Verilen Metin:
■ ■ ■ ■ ■
Berkin Elvan’ın, her şeye muktedir olduğunu sananların kabusu olan, gözlerindeki ışıltıda sembolleşen Gezi Direnişi, mücadeleyi büyütme kararlılığımızın gerekçesi, taşıdığımız kimliğin de temel unsurudur. HDK Gençlik Meclisi, Gezi Direnişi’yle yaratılan değerleri, toplumsal yaşamın her alanında, ilkelerini yaşamsallaştırıp, hedeflerine ulaşarak sahiplenecektir. Ali İsmail’lerin, Ethem’lerin, Medeni’lerin düşlerini Türkiye ve Kürdistan’da inşa edeceği meclislerle gerçekleştirecek hafızaya, bilince ve iradeye sahip olan meclisimiz, bu soylu ve görkemli direnişin şehitlerine bağlılığın gereğini kendini gerçekleştirerek yerine getirecektir.
■ ■ ■ ■ ■
Alıştırmalar:
A – Aşağıdaki ifadelerden hangileri verilen metinle örtüşüyor? Her biri için evet ya da hayır deyip kararı belirleyen sözleri metinden tırnak içinde aktarın. (i) HDK Gençlik Meclisi, Gezi Direnişi'yle yaratılan değerleri sahiplenecektir. (ii) Meclislerin yalnızca Türkiye'de inşa edileceği söylenmektedir. (iii) Gezi Direnişi, Berkin Elvan'ın gözlerindeki ışıltıda sembolleşmiştir.
B – Verilen metinde "Berkin Elvan’ın, her" sözleriyle başlayıp "gerçekleştirerek yerine getirecektir." sözlerine kadar devam eden bölümü aynen kopyalar mısınız?
■ ■ ■ ■ ■
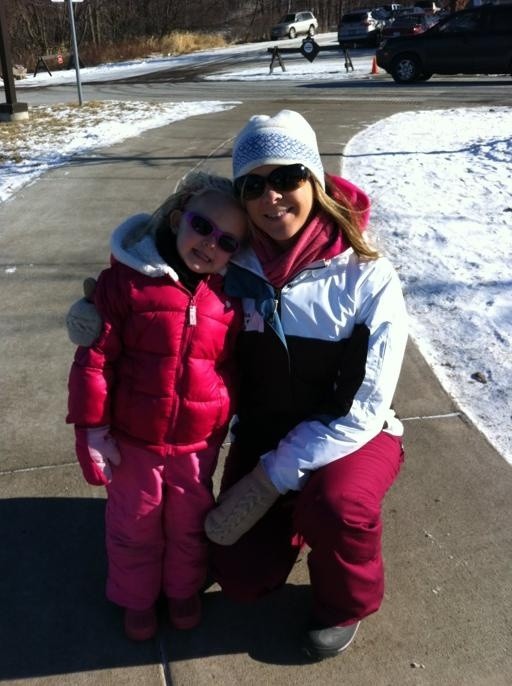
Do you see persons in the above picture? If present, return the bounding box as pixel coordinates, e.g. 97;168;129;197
63;108;410;658
65;171;258;642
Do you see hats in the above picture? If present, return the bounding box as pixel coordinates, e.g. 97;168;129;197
231;109;326;192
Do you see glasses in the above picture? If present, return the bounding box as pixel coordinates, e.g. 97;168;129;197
233;163;312;201
178;203;243;255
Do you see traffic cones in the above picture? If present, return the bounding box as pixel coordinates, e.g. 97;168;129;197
370;56;380;74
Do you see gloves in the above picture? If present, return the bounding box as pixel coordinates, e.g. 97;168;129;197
74;424;122;486
204;460;281;547
65;276;104;348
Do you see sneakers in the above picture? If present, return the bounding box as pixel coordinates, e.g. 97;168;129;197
■ ■ ■ ■ ■
Soruların Çözümleri:
A –
(i) Evet: "HDK Gençlik Meclisi, Gezi Direnişi’yle yaratılan değerleri, toplumsal yaşamın her alanında, ilkelerini yaşamsallaştırıp, hedeflerine ulaşarak sahiplenecektir."
(ii) Hayır: "Türkiye ve Kürdistan’da inşa edeceği meclislerle"
(iii) Evet: "gözlerindeki ışıltıda sembolleşen Gezi Direnişi"

B –
Berkin Elvan’ın, her şeye muktedir olduğunu sananların kabusu olan, gözlerindeki ışıltıda sembolleşen Gezi Direnişi, mücadeleyi büyütme kararlılığımızın gerekçesi, taşıdığımız kimliğin de temel unsurudur. HDK Gençlik Meclisi, Gezi Direnişi’yle yaratılan değerleri, toplumsal yaşamın her alanında, ilkelerini yaşamsallaştırıp, hedeflerine ulaşarak sahiplenecektir. Ali İsmail’lerin, Ethem’lerin, Medeni’lerin düşlerini Türkiye ve Kürdistan’da inşa edeceği meclislerle gerçekleştirecek hafızaya, bilince ve iradeye sahip olan meclisimiz, bu soylu ve görkemli direnişin şehitlerine bağlılığın gereğini kendini gerçekleştirerek yerine getirecektir.